--- WORK TO BE COMPLETED ---
Write the next part of the piece about tea in Britain and Ireland below, starting right after its last sentence.

--- TEXT ---

........

“In Britain, a cup of tea is the answer to every problem. Fallen off your bicycle? Nice cup of tea. Your house has been destroyed by a meteorite? Nice cup of tea and a biscuit. Your entire family has been eaten by a Tyrannosaurus Rex that has travelled through a space/time portal? Nice cup of tea and a piece of cake.”
Mr Stink by David Walliams
Originally, I planned to write about my favorite Celtic pub this month but I decided to put that column on hold until Anglotopia readers are traveling again. So instead, I’m writing about tea.
According to Wikipedia, Ireland is the second-largest consumer of tea in the world (in terms of per capita consumption) and the UK is the third-largest consumer. But tea is more than just a beverage to the Irish and British. It’s also a source of comfort and strength in difficult times. Putting the kettle on during a crisis is a time-honored tradition across the British Isles.
The United States ranks 34th in per capita tea consumption, but in times like these, I think we should follow the lead of our British and Irish cousins and drink more of it. The comforting rituals attached to making and drinking tea can be enjoyed in solitude and can also unite multiple generations living under one roof.
“Tea is drunk to forget the din of the world.”
TEA IN THE BRITISH ISLES
Drinking tea takes many forms in the UK and Ireland. At one end of the spectrum, it can be as simple as enjoying a cup of tea with a good book or the telly. At the other end, it can be part of an elaborate afternoon ritual that includes finger sandwiches, scones, and an array of cakes and pastries.

........

(Extracted data entries)
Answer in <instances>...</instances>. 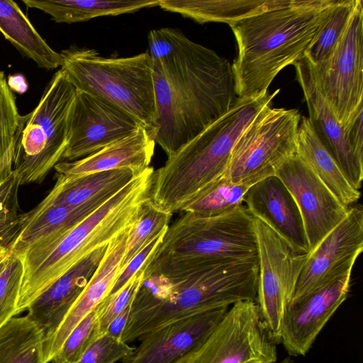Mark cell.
Here are the masks:
<instances>
[{
  "label": "cell",
  "mask_w": 363,
  "mask_h": 363,
  "mask_svg": "<svg viewBox=\"0 0 363 363\" xmlns=\"http://www.w3.org/2000/svg\"><path fill=\"white\" fill-rule=\"evenodd\" d=\"M156 119L152 135L167 157L228 113L238 96L231 64L180 30L148 34Z\"/></svg>",
  "instance_id": "1"
},
{
  "label": "cell",
  "mask_w": 363,
  "mask_h": 363,
  "mask_svg": "<svg viewBox=\"0 0 363 363\" xmlns=\"http://www.w3.org/2000/svg\"><path fill=\"white\" fill-rule=\"evenodd\" d=\"M258 257L222 258L144 275L121 340L129 343L175 320L257 301Z\"/></svg>",
  "instance_id": "2"
},
{
  "label": "cell",
  "mask_w": 363,
  "mask_h": 363,
  "mask_svg": "<svg viewBox=\"0 0 363 363\" xmlns=\"http://www.w3.org/2000/svg\"><path fill=\"white\" fill-rule=\"evenodd\" d=\"M336 0H291L229 24L238 54L232 70L239 98L266 94L275 77L304 52Z\"/></svg>",
  "instance_id": "3"
},
{
  "label": "cell",
  "mask_w": 363,
  "mask_h": 363,
  "mask_svg": "<svg viewBox=\"0 0 363 363\" xmlns=\"http://www.w3.org/2000/svg\"><path fill=\"white\" fill-rule=\"evenodd\" d=\"M154 169L147 167L70 229L53 234L19 256L23 274L16 315L81 259L131 228L150 199Z\"/></svg>",
  "instance_id": "4"
},
{
  "label": "cell",
  "mask_w": 363,
  "mask_h": 363,
  "mask_svg": "<svg viewBox=\"0 0 363 363\" xmlns=\"http://www.w3.org/2000/svg\"><path fill=\"white\" fill-rule=\"evenodd\" d=\"M279 91L253 98L238 97L228 113L168 157L162 167L154 170L152 201L171 213L182 211L223 177L238 139Z\"/></svg>",
  "instance_id": "5"
},
{
  "label": "cell",
  "mask_w": 363,
  "mask_h": 363,
  "mask_svg": "<svg viewBox=\"0 0 363 363\" xmlns=\"http://www.w3.org/2000/svg\"><path fill=\"white\" fill-rule=\"evenodd\" d=\"M60 53L61 69L77 90L124 111L152 136L156 106L152 60L147 52L105 57L94 49L71 46Z\"/></svg>",
  "instance_id": "6"
},
{
  "label": "cell",
  "mask_w": 363,
  "mask_h": 363,
  "mask_svg": "<svg viewBox=\"0 0 363 363\" xmlns=\"http://www.w3.org/2000/svg\"><path fill=\"white\" fill-rule=\"evenodd\" d=\"M252 257H257L254 218L242 203L211 217L184 213L169 225L143 269L149 272L222 258Z\"/></svg>",
  "instance_id": "7"
},
{
  "label": "cell",
  "mask_w": 363,
  "mask_h": 363,
  "mask_svg": "<svg viewBox=\"0 0 363 363\" xmlns=\"http://www.w3.org/2000/svg\"><path fill=\"white\" fill-rule=\"evenodd\" d=\"M77 89L60 69L38 106L22 116L13 172L20 184L41 183L62 158L68 143V119Z\"/></svg>",
  "instance_id": "8"
},
{
  "label": "cell",
  "mask_w": 363,
  "mask_h": 363,
  "mask_svg": "<svg viewBox=\"0 0 363 363\" xmlns=\"http://www.w3.org/2000/svg\"><path fill=\"white\" fill-rule=\"evenodd\" d=\"M301 118L297 109L264 107L238 139L225 176L235 184H254L274 175L296 153Z\"/></svg>",
  "instance_id": "9"
},
{
  "label": "cell",
  "mask_w": 363,
  "mask_h": 363,
  "mask_svg": "<svg viewBox=\"0 0 363 363\" xmlns=\"http://www.w3.org/2000/svg\"><path fill=\"white\" fill-rule=\"evenodd\" d=\"M308 65L319 93L347 133L363 113L362 0H357L345 30L328 58L315 66Z\"/></svg>",
  "instance_id": "10"
},
{
  "label": "cell",
  "mask_w": 363,
  "mask_h": 363,
  "mask_svg": "<svg viewBox=\"0 0 363 363\" xmlns=\"http://www.w3.org/2000/svg\"><path fill=\"white\" fill-rule=\"evenodd\" d=\"M256 301L234 303L204 342L178 363H268L277 359Z\"/></svg>",
  "instance_id": "11"
},
{
  "label": "cell",
  "mask_w": 363,
  "mask_h": 363,
  "mask_svg": "<svg viewBox=\"0 0 363 363\" xmlns=\"http://www.w3.org/2000/svg\"><path fill=\"white\" fill-rule=\"evenodd\" d=\"M257 244V303L275 342H280L286 306L294 295L307 254L296 252L267 225L254 218Z\"/></svg>",
  "instance_id": "12"
},
{
  "label": "cell",
  "mask_w": 363,
  "mask_h": 363,
  "mask_svg": "<svg viewBox=\"0 0 363 363\" xmlns=\"http://www.w3.org/2000/svg\"><path fill=\"white\" fill-rule=\"evenodd\" d=\"M363 250V211L350 207L347 216L307 254L289 303L352 270Z\"/></svg>",
  "instance_id": "13"
},
{
  "label": "cell",
  "mask_w": 363,
  "mask_h": 363,
  "mask_svg": "<svg viewBox=\"0 0 363 363\" xmlns=\"http://www.w3.org/2000/svg\"><path fill=\"white\" fill-rule=\"evenodd\" d=\"M274 175L297 203L311 252L347 216L350 208L338 200L296 153L284 162Z\"/></svg>",
  "instance_id": "14"
},
{
  "label": "cell",
  "mask_w": 363,
  "mask_h": 363,
  "mask_svg": "<svg viewBox=\"0 0 363 363\" xmlns=\"http://www.w3.org/2000/svg\"><path fill=\"white\" fill-rule=\"evenodd\" d=\"M139 123L121 109L77 90L68 119V143L62 160L94 153L135 130Z\"/></svg>",
  "instance_id": "15"
},
{
  "label": "cell",
  "mask_w": 363,
  "mask_h": 363,
  "mask_svg": "<svg viewBox=\"0 0 363 363\" xmlns=\"http://www.w3.org/2000/svg\"><path fill=\"white\" fill-rule=\"evenodd\" d=\"M352 271L313 291L300 301L289 303L283 316L280 342L291 356H304L316 337L347 298Z\"/></svg>",
  "instance_id": "16"
},
{
  "label": "cell",
  "mask_w": 363,
  "mask_h": 363,
  "mask_svg": "<svg viewBox=\"0 0 363 363\" xmlns=\"http://www.w3.org/2000/svg\"><path fill=\"white\" fill-rule=\"evenodd\" d=\"M229 307H220L168 323L140 338L123 363H178L199 347L224 317Z\"/></svg>",
  "instance_id": "17"
},
{
  "label": "cell",
  "mask_w": 363,
  "mask_h": 363,
  "mask_svg": "<svg viewBox=\"0 0 363 363\" xmlns=\"http://www.w3.org/2000/svg\"><path fill=\"white\" fill-rule=\"evenodd\" d=\"M296 79L302 88L308 120L319 140L338 164L350 184L359 191L363 179V157L354 150L349 135L337 121L319 93L308 63L303 57L296 62Z\"/></svg>",
  "instance_id": "18"
},
{
  "label": "cell",
  "mask_w": 363,
  "mask_h": 363,
  "mask_svg": "<svg viewBox=\"0 0 363 363\" xmlns=\"http://www.w3.org/2000/svg\"><path fill=\"white\" fill-rule=\"evenodd\" d=\"M243 202L253 218L267 225L296 252L309 253L297 203L277 176H269L252 185L245 194Z\"/></svg>",
  "instance_id": "19"
},
{
  "label": "cell",
  "mask_w": 363,
  "mask_h": 363,
  "mask_svg": "<svg viewBox=\"0 0 363 363\" xmlns=\"http://www.w3.org/2000/svg\"><path fill=\"white\" fill-rule=\"evenodd\" d=\"M107 245L94 250L81 259L57 279L28 306L27 316L43 333L44 350L96 271Z\"/></svg>",
  "instance_id": "20"
},
{
  "label": "cell",
  "mask_w": 363,
  "mask_h": 363,
  "mask_svg": "<svg viewBox=\"0 0 363 363\" xmlns=\"http://www.w3.org/2000/svg\"><path fill=\"white\" fill-rule=\"evenodd\" d=\"M155 146L148 130L139 125L130 134L98 151L77 160L60 162L54 168L57 174L65 177L125 168L140 173L150 167Z\"/></svg>",
  "instance_id": "21"
},
{
  "label": "cell",
  "mask_w": 363,
  "mask_h": 363,
  "mask_svg": "<svg viewBox=\"0 0 363 363\" xmlns=\"http://www.w3.org/2000/svg\"><path fill=\"white\" fill-rule=\"evenodd\" d=\"M129 230L130 228L108 244L96 271L67 314L52 340L44 350L47 363L54 357L74 327L109 295L120 271Z\"/></svg>",
  "instance_id": "22"
},
{
  "label": "cell",
  "mask_w": 363,
  "mask_h": 363,
  "mask_svg": "<svg viewBox=\"0 0 363 363\" xmlns=\"http://www.w3.org/2000/svg\"><path fill=\"white\" fill-rule=\"evenodd\" d=\"M116 194H103L77 206L38 205L24 213L21 230L11 252L20 255L32 245L53 234L70 229Z\"/></svg>",
  "instance_id": "23"
},
{
  "label": "cell",
  "mask_w": 363,
  "mask_h": 363,
  "mask_svg": "<svg viewBox=\"0 0 363 363\" xmlns=\"http://www.w3.org/2000/svg\"><path fill=\"white\" fill-rule=\"evenodd\" d=\"M139 174L127 168L77 177L57 174L55 186L38 205L79 206L103 194L118 192Z\"/></svg>",
  "instance_id": "24"
},
{
  "label": "cell",
  "mask_w": 363,
  "mask_h": 363,
  "mask_svg": "<svg viewBox=\"0 0 363 363\" xmlns=\"http://www.w3.org/2000/svg\"><path fill=\"white\" fill-rule=\"evenodd\" d=\"M296 154L315 172L338 200L350 208L360 197V191L348 182L338 164L317 137L308 118L299 123Z\"/></svg>",
  "instance_id": "25"
},
{
  "label": "cell",
  "mask_w": 363,
  "mask_h": 363,
  "mask_svg": "<svg viewBox=\"0 0 363 363\" xmlns=\"http://www.w3.org/2000/svg\"><path fill=\"white\" fill-rule=\"evenodd\" d=\"M291 0H160L158 6L199 23L228 25L247 16L288 4Z\"/></svg>",
  "instance_id": "26"
},
{
  "label": "cell",
  "mask_w": 363,
  "mask_h": 363,
  "mask_svg": "<svg viewBox=\"0 0 363 363\" xmlns=\"http://www.w3.org/2000/svg\"><path fill=\"white\" fill-rule=\"evenodd\" d=\"M0 32L39 67L53 69L61 67L60 53L48 45L12 0H0Z\"/></svg>",
  "instance_id": "27"
},
{
  "label": "cell",
  "mask_w": 363,
  "mask_h": 363,
  "mask_svg": "<svg viewBox=\"0 0 363 363\" xmlns=\"http://www.w3.org/2000/svg\"><path fill=\"white\" fill-rule=\"evenodd\" d=\"M160 0H23L30 8L40 9L57 23H79L104 16L133 13L158 6Z\"/></svg>",
  "instance_id": "28"
},
{
  "label": "cell",
  "mask_w": 363,
  "mask_h": 363,
  "mask_svg": "<svg viewBox=\"0 0 363 363\" xmlns=\"http://www.w3.org/2000/svg\"><path fill=\"white\" fill-rule=\"evenodd\" d=\"M42 330L27 315L0 327V363H47Z\"/></svg>",
  "instance_id": "29"
},
{
  "label": "cell",
  "mask_w": 363,
  "mask_h": 363,
  "mask_svg": "<svg viewBox=\"0 0 363 363\" xmlns=\"http://www.w3.org/2000/svg\"><path fill=\"white\" fill-rule=\"evenodd\" d=\"M357 0H336L304 52L312 66L325 61L345 31Z\"/></svg>",
  "instance_id": "30"
},
{
  "label": "cell",
  "mask_w": 363,
  "mask_h": 363,
  "mask_svg": "<svg viewBox=\"0 0 363 363\" xmlns=\"http://www.w3.org/2000/svg\"><path fill=\"white\" fill-rule=\"evenodd\" d=\"M252 185L233 183L224 174L186 205L182 211L201 217L225 213L243 203L244 196Z\"/></svg>",
  "instance_id": "31"
},
{
  "label": "cell",
  "mask_w": 363,
  "mask_h": 363,
  "mask_svg": "<svg viewBox=\"0 0 363 363\" xmlns=\"http://www.w3.org/2000/svg\"><path fill=\"white\" fill-rule=\"evenodd\" d=\"M21 118L4 72L0 71V183L13 173L16 140Z\"/></svg>",
  "instance_id": "32"
},
{
  "label": "cell",
  "mask_w": 363,
  "mask_h": 363,
  "mask_svg": "<svg viewBox=\"0 0 363 363\" xmlns=\"http://www.w3.org/2000/svg\"><path fill=\"white\" fill-rule=\"evenodd\" d=\"M172 213L156 206L149 199L142 206L140 213L128 233L125 253L120 270L152 239L167 228Z\"/></svg>",
  "instance_id": "33"
},
{
  "label": "cell",
  "mask_w": 363,
  "mask_h": 363,
  "mask_svg": "<svg viewBox=\"0 0 363 363\" xmlns=\"http://www.w3.org/2000/svg\"><path fill=\"white\" fill-rule=\"evenodd\" d=\"M20 180L13 172L0 183V259L11 251L21 230L24 213L18 204Z\"/></svg>",
  "instance_id": "34"
},
{
  "label": "cell",
  "mask_w": 363,
  "mask_h": 363,
  "mask_svg": "<svg viewBox=\"0 0 363 363\" xmlns=\"http://www.w3.org/2000/svg\"><path fill=\"white\" fill-rule=\"evenodd\" d=\"M100 336L98 306L70 332L50 363H75Z\"/></svg>",
  "instance_id": "35"
},
{
  "label": "cell",
  "mask_w": 363,
  "mask_h": 363,
  "mask_svg": "<svg viewBox=\"0 0 363 363\" xmlns=\"http://www.w3.org/2000/svg\"><path fill=\"white\" fill-rule=\"evenodd\" d=\"M23 274L21 257L10 252L0 273V327L16 315Z\"/></svg>",
  "instance_id": "36"
},
{
  "label": "cell",
  "mask_w": 363,
  "mask_h": 363,
  "mask_svg": "<svg viewBox=\"0 0 363 363\" xmlns=\"http://www.w3.org/2000/svg\"><path fill=\"white\" fill-rule=\"evenodd\" d=\"M142 268L118 291L109 294L98 306L100 336L104 335L110 323L132 303L144 279Z\"/></svg>",
  "instance_id": "37"
},
{
  "label": "cell",
  "mask_w": 363,
  "mask_h": 363,
  "mask_svg": "<svg viewBox=\"0 0 363 363\" xmlns=\"http://www.w3.org/2000/svg\"><path fill=\"white\" fill-rule=\"evenodd\" d=\"M135 347L106 333L99 336L75 363H115L130 356Z\"/></svg>",
  "instance_id": "38"
},
{
  "label": "cell",
  "mask_w": 363,
  "mask_h": 363,
  "mask_svg": "<svg viewBox=\"0 0 363 363\" xmlns=\"http://www.w3.org/2000/svg\"><path fill=\"white\" fill-rule=\"evenodd\" d=\"M167 228L150 241L124 268L119 271L109 294L118 291L143 267L148 257L161 243Z\"/></svg>",
  "instance_id": "39"
},
{
  "label": "cell",
  "mask_w": 363,
  "mask_h": 363,
  "mask_svg": "<svg viewBox=\"0 0 363 363\" xmlns=\"http://www.w3.org/2000/svg\"><path fill=\"white\" fill-rule=\"evenodd\" d=\"M361 113L347 131L352 145L357 153L363 157V124Z\"/></svg>",
  "instance_id": "40"
},
{
  "label": "cell",
  "mask_w": 363,
  "mask_h": 363,
  "mask_svg": "<svg viewBox=\"0 0 363 363\" xmlns=\"http://www.w3.org/2000/svg\"><path fill=\"white\" fill-rule=\"evenodd\" d=\"M131 304L116 315V317L108 325L105 333L115 338L121 340L123 331L125 327L130 315Z\"/></svg>",
  "instance_id": "41"
},
{
  "label": "cell",
  "mask_w": 363,
  "mask_h": 363,
  "mask_svg": "<svg viewBox=\"0 0 363 363\" xmlns=\"http://www.w3.org/2000/svg\"><path fill=\"white\" fill-rule=\"evenodd\" d=\"M7 84L12 91L20 94L25 92L28 89V84L24 77L21 74L9 76Z\"/></svg>",
  "instance_id": "42"
},
{
  "label": "cell",
  "mask_w": 363,
  "mask_h": 363,
  "mask_svg": "<svg viewBox=\"0 0 363 363\" xmlns=\"http://www.w3.org/2000/svg\"><path fill=\"white\" fill-rule=\"evenodd\" d=\"M6 257H4V258H3L2 259L0 260V273H1V270L3 269V267H4Z\"/></svg>",
  "instance_id": "43"
},
{
  "label": "cell",
  "mask_w": 363,
  "mask_h": 363,
  "mask_svg": "<svg viewBox=\"0 0 363 363\" xmlns=\"http://www.w3.org/2000/svg\"><path fill=\"white\" fill-rule=\"evenodd\" d=\"M268 363H278V362H277V361H275V362H268ZM281 363H288V362L286 360H285L284 362H282Z\"/></svg>",
  "instance_id": "44"
},
{
  "label": "cell",
  "mask_w": 363,
  "mask_h": 363,
  "mask_svg": "<svg viewBox=\"0 0 363 363\" xmlns=\"http://www.w3.org/2000/svg\"><path fill=\"white\" fill-rule=\"evenodd\" d=\"M1 260V259H0Z\"/></svg>",
  "instance_id": "45"
}]
</instances>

........

--- RESULT BELOW ---
“I expect I shall feel better after tea.”
Carry On Jeeves by P. G. Wodehouse
TEA IN THE MORNING
Many Brits start the day with a cup of tea and many take a mid-morning break called elevenses to enjoy a cup of tea or coffee and a couple of biccies from the biscuit tin (cookie jar to Americans). While you’re at home, try gathering everyone in the kitchen for elevenses. Relax and chat for a bit, then head back to your laptops and tablets feeling refreshed and ready for more work and school.
“Arthur blinked at the screens and felt he was missing something important. Suddenly he realized what it was. “Is there any tea on this spaceship?” he asked.”
The Hitchhiker’s Guide to the Galaxy by Douglas Adams
TEA IN THE AFTERNOON
Most Americans are familiar with the elaborate ritual of a formal afternoon tea featuring crustless cucumber sandwiches, scones with clotted cream, and lots of little cakes and pastries. Afternoon tea can be enjoyed in hotels and tearooms across the UK and Ireland, but Brits usually reserve this type of affair for special occasions such as holidays and family celebrations.
The lesser known tradition of the cream tea consists of a pot of tea and a scone or two slathered with jam and clotted cream. This is one of my favorite ways to enjoy tea. In the UK, cream teas are often available in cafes at museums and historic houses. The ritual of steeping and drinking the tea and spreading jam and cream on the scones is the perfect way to relax after hours of sightseeing. By the time I’m finished, my feet are rested, I feel refreshed, and I’m ready for more walking. I also enjoy cream teas at home, although a cup of tea with some biccies or a slice of cake is equally enjoyable.
In some parts of the UK and Ireland the evening meal may also be referred to as tea. If you’ve watched the British soap Coronation Street, which is set in Greater Manchester, you may have noticed that Corrie’s inhabitants sometimes mention eating food like fish fingers for tea. Most Americans would refer to this kind of tea (sometimes called high tea) as dinner, but feel free to call it tea if you’re in a Corrie mood.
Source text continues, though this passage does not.